The banking crisis might be equivalent to a 100bps hike in the federal funds rate. We are just guessing, but financial conditions have surely tightened a lot as a result of the SVB earthquake and its aftershocks. Further hikes in the federal funds rate are no longer necessary to get it into restrictive territory as Fed officials have been aiming to do since they started the latest monetary policy tightening cycle a year ago.
If the Fed stops raising interest rates, will it also stop it's quantitative tightening? It might have to at least stop reducing its holdings of mortgage-backed securities (chart).
At the start of last year, "Feddie" announced plans to exist the mortgage lending business by letting its huge holdings of mortgage-backed securities roll off as they matured and possibly even sell them outright. As a result, the spread between the 30-year mortgage rate and the 10-year Treasury bond yield more than doubled from 150bps to 320bps (chart). The spread jumped to 366bps at the end of last week exceeding the peak of the Great Financial Crisis.

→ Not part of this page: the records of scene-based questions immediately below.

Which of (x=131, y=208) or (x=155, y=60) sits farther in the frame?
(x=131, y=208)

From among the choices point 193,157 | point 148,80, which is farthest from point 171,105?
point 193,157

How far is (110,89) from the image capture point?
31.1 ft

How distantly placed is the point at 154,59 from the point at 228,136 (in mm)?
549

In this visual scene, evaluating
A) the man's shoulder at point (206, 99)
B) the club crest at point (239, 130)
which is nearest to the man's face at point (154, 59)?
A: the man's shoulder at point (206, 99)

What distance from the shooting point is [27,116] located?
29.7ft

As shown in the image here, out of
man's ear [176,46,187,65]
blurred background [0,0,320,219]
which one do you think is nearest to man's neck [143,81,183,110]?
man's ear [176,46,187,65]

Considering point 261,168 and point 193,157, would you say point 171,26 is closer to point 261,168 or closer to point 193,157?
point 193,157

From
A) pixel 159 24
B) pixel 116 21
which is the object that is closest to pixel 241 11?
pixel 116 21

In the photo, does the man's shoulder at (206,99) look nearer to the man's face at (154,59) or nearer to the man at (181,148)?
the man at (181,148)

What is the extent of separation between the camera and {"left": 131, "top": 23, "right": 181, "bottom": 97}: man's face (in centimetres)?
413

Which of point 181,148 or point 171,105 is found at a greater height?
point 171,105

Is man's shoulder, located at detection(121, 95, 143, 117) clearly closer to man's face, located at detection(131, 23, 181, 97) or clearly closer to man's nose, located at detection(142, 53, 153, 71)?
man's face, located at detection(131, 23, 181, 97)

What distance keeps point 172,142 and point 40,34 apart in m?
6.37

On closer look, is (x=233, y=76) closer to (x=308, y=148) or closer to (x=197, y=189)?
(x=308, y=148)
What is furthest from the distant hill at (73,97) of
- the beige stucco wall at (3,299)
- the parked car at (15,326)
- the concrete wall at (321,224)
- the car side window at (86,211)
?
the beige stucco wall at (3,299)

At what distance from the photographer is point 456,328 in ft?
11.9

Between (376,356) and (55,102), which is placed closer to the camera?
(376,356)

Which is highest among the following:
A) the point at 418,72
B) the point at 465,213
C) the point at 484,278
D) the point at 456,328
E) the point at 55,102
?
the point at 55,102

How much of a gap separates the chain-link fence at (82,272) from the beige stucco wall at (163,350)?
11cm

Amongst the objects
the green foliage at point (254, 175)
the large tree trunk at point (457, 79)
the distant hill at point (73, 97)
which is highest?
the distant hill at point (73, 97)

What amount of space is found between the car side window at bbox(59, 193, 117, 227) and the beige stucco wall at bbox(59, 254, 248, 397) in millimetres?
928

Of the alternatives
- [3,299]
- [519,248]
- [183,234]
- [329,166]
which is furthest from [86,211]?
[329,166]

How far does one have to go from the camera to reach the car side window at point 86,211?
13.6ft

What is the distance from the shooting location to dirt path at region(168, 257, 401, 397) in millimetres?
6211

The banking crisis and the widening spread in the mortgage market suggest that Fed policymakers should pause tightening to avoid any further turmoil in the credit markets and even greater financial instability. Today's stock market rally suggests that stock market investors are betting that the banking crisis won't cause a recession if it forces the Fed to cease and desist from any further tightening. The relatively subdued yield spread between junk and Treasury bonds is consistent with this scenario, for now (chart).